Write exactly the lines running from the start of the material below to the line that includes "巨人看见这个情景，心也软了。", and include no pictures.
::: Stored data :::
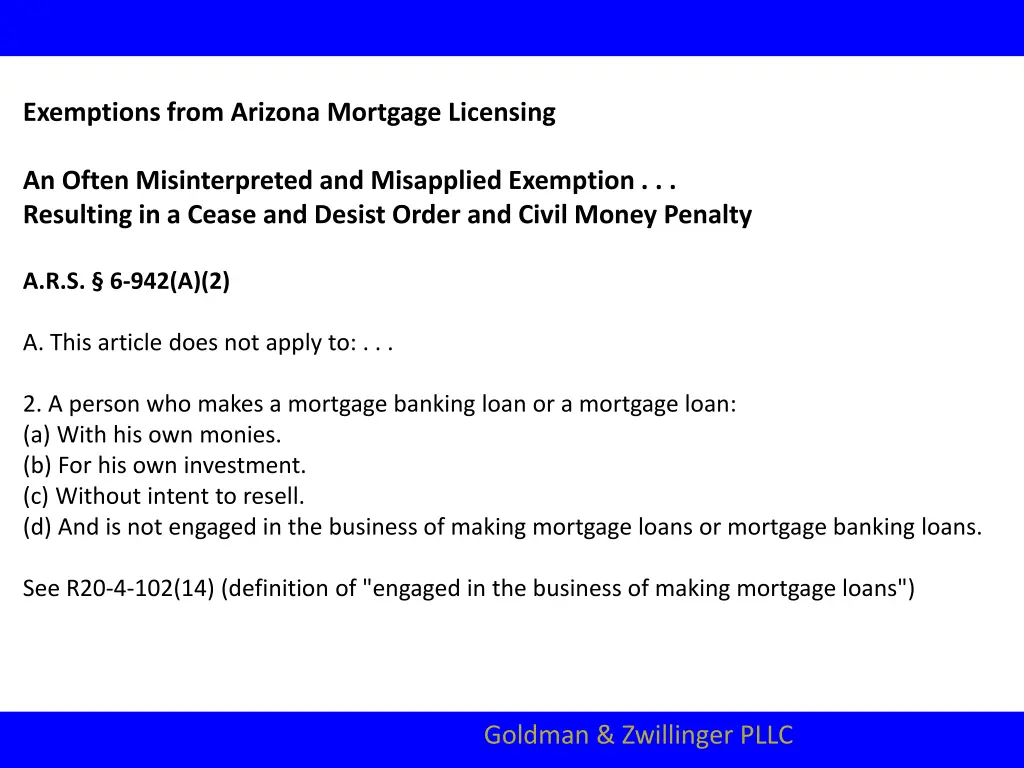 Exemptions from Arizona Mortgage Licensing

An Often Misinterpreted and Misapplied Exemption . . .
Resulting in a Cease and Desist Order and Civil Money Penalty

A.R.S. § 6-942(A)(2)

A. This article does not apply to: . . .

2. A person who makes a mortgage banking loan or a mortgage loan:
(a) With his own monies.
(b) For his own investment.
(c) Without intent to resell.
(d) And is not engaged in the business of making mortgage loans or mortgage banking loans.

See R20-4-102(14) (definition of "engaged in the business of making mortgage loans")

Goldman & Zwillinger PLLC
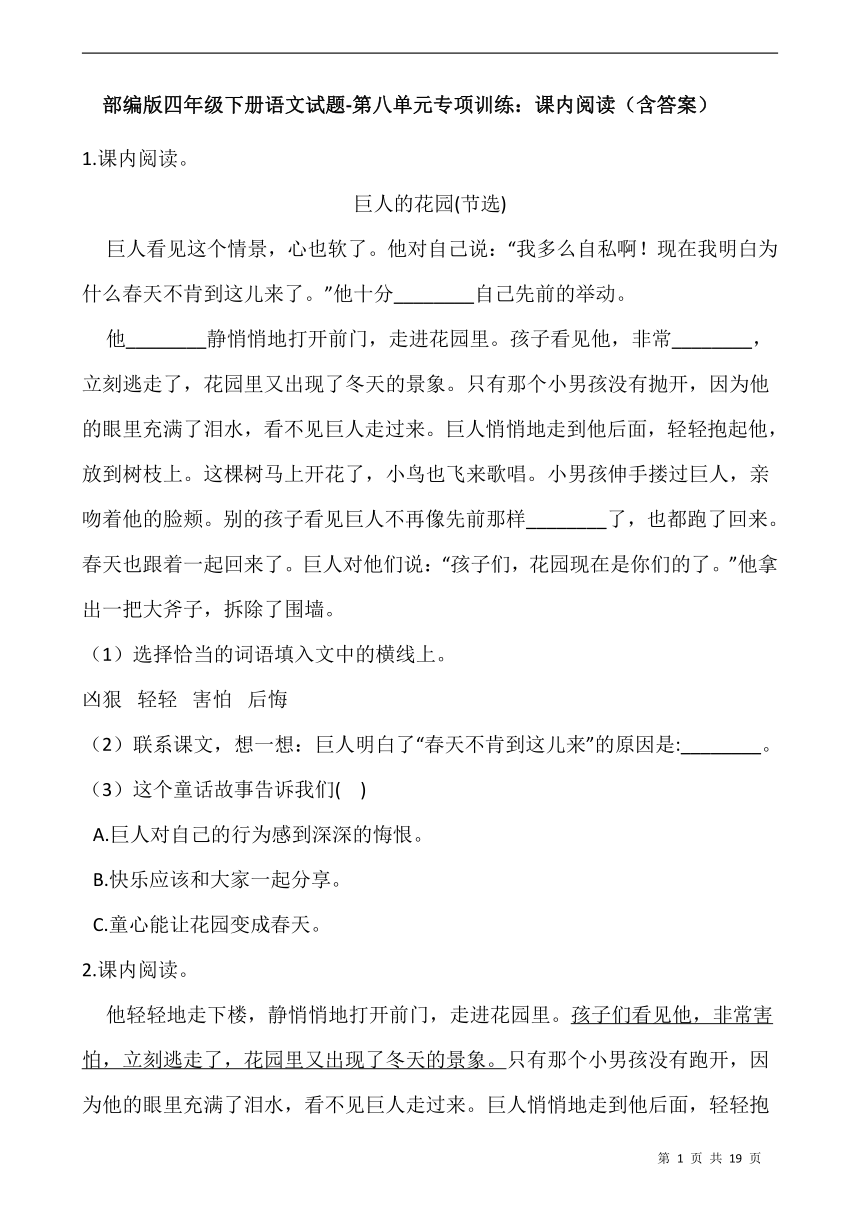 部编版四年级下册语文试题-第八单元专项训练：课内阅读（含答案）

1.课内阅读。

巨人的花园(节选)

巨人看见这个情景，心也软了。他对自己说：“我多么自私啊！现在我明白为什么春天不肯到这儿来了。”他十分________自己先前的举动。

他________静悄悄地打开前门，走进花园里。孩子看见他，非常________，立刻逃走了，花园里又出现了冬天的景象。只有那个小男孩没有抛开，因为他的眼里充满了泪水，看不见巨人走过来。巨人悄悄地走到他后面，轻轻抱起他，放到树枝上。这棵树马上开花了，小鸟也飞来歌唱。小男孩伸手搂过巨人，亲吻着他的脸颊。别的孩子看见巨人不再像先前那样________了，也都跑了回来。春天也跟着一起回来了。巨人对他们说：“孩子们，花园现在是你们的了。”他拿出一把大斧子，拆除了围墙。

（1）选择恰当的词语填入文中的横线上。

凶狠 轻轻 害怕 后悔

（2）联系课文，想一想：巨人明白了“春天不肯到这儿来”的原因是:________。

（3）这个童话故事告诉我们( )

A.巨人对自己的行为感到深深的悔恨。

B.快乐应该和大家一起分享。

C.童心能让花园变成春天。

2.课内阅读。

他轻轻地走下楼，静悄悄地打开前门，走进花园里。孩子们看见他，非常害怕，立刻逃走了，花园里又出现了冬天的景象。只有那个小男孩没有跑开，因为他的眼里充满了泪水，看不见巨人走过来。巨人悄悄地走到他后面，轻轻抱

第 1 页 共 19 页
:::
Output of the exercise ::
 Exemptions from Arizona Mortgage Licensing

An Often Misinterpreted and Misapplied Exemption . . .
Resulting in a Cease and Desist Order and Civil Money Penalty

A.R.S. § 6-942(A)(2)

A. This article does not apply to: . . .

2. A person who makes a mortgage banking loan or a mortgage loan:
(a) With his own monies.
(b) For his own investment.
(c) Without intent to resell.
(d) And is not engaged in the business of making mortgage loans or mortgage banking loans.

See R20-4-102(14) (definition of "engaged in the business of making mortgage loans")

Goldman & Zwillinger PLLC
 部编版四年级下册语文试题-第八单元专项训练：课内阅读（含答案）

1.课内阅读。

巨人的花园(节选)

巨人看见这个情景，心也软了。他对自己说：“我多么自私啊！现在我明白为什么春天不肯到这儿来了。”他十分________自己先前的举动。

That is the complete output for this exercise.